Jakarta. Indonesia's anti-graft agency on Monday declared tycoon Sjamsul Nursalim and his wife Itjih as graft suspects in the long-running Bank Indonesia Liquidity Assistance, or BLBI, bailout case.
The Corruption Eradication Agency (KPK) also plans to charge Sjamsul and Itjih with money laundering to enable the agency to recover the couple's overseas assets.
During the 1997-1998 Asian financial crisis, the Indonesian government disbursed Rp 144.5 trillion ($10.7 billion) in bailout funds under the BLBI scheme to 48 commercial banks including Sjamsul's Bank Dagang Nasional Indonesia (BDNI).
According to the Supreme Audit Agency, 95 percent of the BLBI bailout funds were misappropriated.
BDNI received Rp 28.8 trillion in bailout money and was ordered to pay back Rp 4.8 trillion to the government, but the former chairman of the Indonesian Bank Restructuring Agency, Syafruddin Arsyad Temenggung, issued a letter exonerating Sjamsul from returning Rp 3.7 trillion left in the government payback.
Syafruddin was sentenced to 15 years in prison and fined Rp 1 billion by the Jakarta High Court in January for his decision to release Sjamsul from his obligation to compensate the government for the bailout.
"KPK has begun a new investigation into a corruption case related to [the] Syafruddin Arsyad Temenggung [case]... the suspects are SJN [Sjamsul Nursalim] and ITN [Itjih Nursalim]," KPK commissioner Saut Situmorang said in Jakarta on Monday.
Sjamsul and his wife were declared as suspects in the new graft case related to the BLBI bailout after investigators delved deeper into the Syafruddin case.
KPK investigators now believe Sjamsul and Itjih, who reside in Singapore, had profited to the tune of Rp 4.58 trillion, or caused the state to lose the same amount of money, during the BLBI bailout.
Indonesia does not have an extradition treaty with Singapore.
In April 2016, the then head of State Intelligence Agency Sutiyoso named Sjamsul a fugitive from the law who was wanted for corruption.
That has not stopped Sjamsul from expanding his business empire from his hiding.
Sjamsul and Itjih own Gajah Tunggal, the largest tire manufacturer in Indonesia, and retail group Mitra Adi Perkasa, which owns the Indonesian rights to more than 100 international brands including Starbucks, Burger King, Zahra and Samsonite.

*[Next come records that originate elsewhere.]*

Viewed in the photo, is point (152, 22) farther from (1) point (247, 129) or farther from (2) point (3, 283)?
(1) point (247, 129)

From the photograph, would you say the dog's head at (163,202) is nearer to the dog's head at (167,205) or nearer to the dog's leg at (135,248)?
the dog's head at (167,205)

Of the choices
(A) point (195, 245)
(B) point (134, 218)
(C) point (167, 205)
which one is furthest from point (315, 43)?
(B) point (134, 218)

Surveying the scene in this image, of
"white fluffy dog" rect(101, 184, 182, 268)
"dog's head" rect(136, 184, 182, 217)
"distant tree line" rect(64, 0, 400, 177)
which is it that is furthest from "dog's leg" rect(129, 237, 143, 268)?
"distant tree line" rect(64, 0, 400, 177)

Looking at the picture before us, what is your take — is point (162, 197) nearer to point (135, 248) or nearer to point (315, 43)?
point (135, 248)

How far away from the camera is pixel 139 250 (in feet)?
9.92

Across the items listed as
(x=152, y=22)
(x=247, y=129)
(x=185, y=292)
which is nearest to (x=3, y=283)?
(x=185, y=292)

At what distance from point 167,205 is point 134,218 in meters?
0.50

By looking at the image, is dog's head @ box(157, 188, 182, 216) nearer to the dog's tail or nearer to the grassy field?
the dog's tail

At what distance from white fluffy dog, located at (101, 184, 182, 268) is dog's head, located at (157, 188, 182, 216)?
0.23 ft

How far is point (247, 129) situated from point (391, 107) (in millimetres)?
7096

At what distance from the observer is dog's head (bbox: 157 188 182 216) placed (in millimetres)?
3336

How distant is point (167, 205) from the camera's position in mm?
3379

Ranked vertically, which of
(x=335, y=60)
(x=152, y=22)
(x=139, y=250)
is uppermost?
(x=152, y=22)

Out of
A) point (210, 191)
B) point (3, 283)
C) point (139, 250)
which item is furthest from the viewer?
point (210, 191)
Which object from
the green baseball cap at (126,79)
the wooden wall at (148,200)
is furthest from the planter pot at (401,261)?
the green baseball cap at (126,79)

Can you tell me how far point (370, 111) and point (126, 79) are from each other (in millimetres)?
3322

They also owned properties in Singapore under Tuan Sing Holdings.
"We can use the anti-money laundering law to trace [their] assets. [It also gives us the legal base] to cooperate with foreign authorities… to recover those assets," another KPK commissioner Laode M. Syarif said.
"We can also charge them with violating corporation laws," he said.